3. Normalising modulation scalars along sampling points In DCNv2, modulation scalars are element-wise normalised using a sigmoid activation function, where each modulation scalar varies between 0 and 1. The sum of normalised modulation scalars varies from 0 to K, making training unstable at scale. To remedy this, the sigmoid function is replaced with a softmax function, constraining the sum of all modulation scalars to 1, making the training process more stable.

With these modifications, the DCNv3 operator can be expressed as:

\[y(p_0) = \sum_{g=1}^{G} \sum_{k=1}^{K} w_g \, m_{gk} \, x_g(p_0 + p_k + \Delta p_{gk})\]

Basic Block of InternImage

The design of the basic block of InternImage is closer to ViTs, incorporating advanced components such as Layer Normalisation (LN), Multi-Layer Perceptron (MLP), and GELU activation. As shown in Figure 6, the key difference from a standard transformer block is that the MHSA module is replaced with the DCNv3 operator, which predicts sampling offsets and modulation scalars based on the given input \(X\).

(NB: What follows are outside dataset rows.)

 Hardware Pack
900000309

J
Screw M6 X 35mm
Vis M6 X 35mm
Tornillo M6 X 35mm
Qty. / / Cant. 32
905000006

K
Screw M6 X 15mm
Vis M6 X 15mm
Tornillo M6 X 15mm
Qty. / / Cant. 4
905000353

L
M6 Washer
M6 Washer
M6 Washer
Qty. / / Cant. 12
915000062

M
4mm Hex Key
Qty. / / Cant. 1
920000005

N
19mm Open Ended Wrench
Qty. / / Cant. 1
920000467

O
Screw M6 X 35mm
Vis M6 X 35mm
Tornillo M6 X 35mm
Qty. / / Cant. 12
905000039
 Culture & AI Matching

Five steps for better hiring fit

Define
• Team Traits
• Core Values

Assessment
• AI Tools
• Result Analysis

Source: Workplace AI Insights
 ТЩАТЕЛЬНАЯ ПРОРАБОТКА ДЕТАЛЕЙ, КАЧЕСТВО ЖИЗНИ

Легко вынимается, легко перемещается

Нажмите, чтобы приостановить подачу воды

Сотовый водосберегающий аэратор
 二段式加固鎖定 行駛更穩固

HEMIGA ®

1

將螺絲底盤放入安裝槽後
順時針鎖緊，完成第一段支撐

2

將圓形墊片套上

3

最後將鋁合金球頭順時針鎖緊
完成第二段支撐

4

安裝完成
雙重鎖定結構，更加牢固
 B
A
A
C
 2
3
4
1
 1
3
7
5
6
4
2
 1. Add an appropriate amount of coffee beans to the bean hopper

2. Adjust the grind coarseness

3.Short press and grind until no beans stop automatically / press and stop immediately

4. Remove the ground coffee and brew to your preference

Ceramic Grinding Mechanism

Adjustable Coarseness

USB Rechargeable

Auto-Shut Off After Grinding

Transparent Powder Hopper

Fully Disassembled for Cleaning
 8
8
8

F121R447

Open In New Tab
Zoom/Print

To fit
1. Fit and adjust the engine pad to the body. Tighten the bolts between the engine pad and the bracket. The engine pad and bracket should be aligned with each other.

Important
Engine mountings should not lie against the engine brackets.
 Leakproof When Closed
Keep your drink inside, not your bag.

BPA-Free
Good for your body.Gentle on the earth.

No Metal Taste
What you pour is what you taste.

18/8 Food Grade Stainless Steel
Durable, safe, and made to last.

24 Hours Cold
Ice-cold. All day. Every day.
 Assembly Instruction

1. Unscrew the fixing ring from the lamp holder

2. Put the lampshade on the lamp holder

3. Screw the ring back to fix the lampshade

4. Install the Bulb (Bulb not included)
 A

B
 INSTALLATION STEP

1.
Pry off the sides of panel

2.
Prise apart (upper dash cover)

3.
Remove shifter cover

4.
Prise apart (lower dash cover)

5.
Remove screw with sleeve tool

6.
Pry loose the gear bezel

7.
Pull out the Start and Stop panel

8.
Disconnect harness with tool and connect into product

Figure 6: InternImage architecture with an illustration of the basic block using the DCNv3 operator. MHSA is replaced by DCNv3, which dynamically predicts sampling offsets and modulation scalars from the input. Source: [1]

InternImage utilises such basic blocks to create a robust feature extraction backbone for downstream tasks such as object detection, classification, and segmentation.

Results

InternImage ranks 2nd in semantic segmentation on ADE20K and in object detection on the COCO validation leaderboard on Papers with Code, beating their ViT counterparts on classification, object detection, and semantic segmentation tasks. As shown in Figures 7 and 8, InternImage consistently achieves competitive results across multiple benchmarks, demonstrating that well-designed CNN architectures can rival or surpass transformer-based models at scale.

Figure 7: InternImage performance comparison on image classification and object detection benchmarks against ViT-based and CNN-based baselines. InternImage achieves competitive results with significantly fewer inductive biases. Source: [1]

Figure 8: InternImage performance on semantic segmentation benchmarks (ADE20K). The model achieves state-of-the-art results, rivalling and in some cases surpassing ViT-based counterparts. Source: [1]

Conclusion

InternImage marks the beginning of CNN-based foundation models for computer vision tasks that share similar properties with transformer design. As demonstrated across Figures 6–8, when trained with a massive dataset, the model can obtain comparable or even better results on visual recognition tasks than ViT-based architectures — pointing to a future where CNNs could take the lead when carefully designed and trained with massive datasets. Nonetheless, these large CNN-based models are still in an early stage with significant room for improvement, and InternImage could be a good starting point for further CNN-based large vision model development.

References

Wang, Wenhai, et al. “InternImage: Exploring Large-Scale Vision Foundation Models with Deformable Convolutions.” Proceedings of the IEEE/CVF Conference on Computer Vision and Pattern Recognition. 2023.
Zhu, Xizhou, et al. “Deformable ConvNets v2: More Deformable, Better Results.” Proceedings of the IEEE/CVF Conference on Computer Vision and Pattern Recognition. 2019.
Dosovitskiy, Alexey. “An Image is Worth 16x16 Words: Transformers for Image Recognition at Scale.” arXiv preprint arXiv:2010.11929 (2020).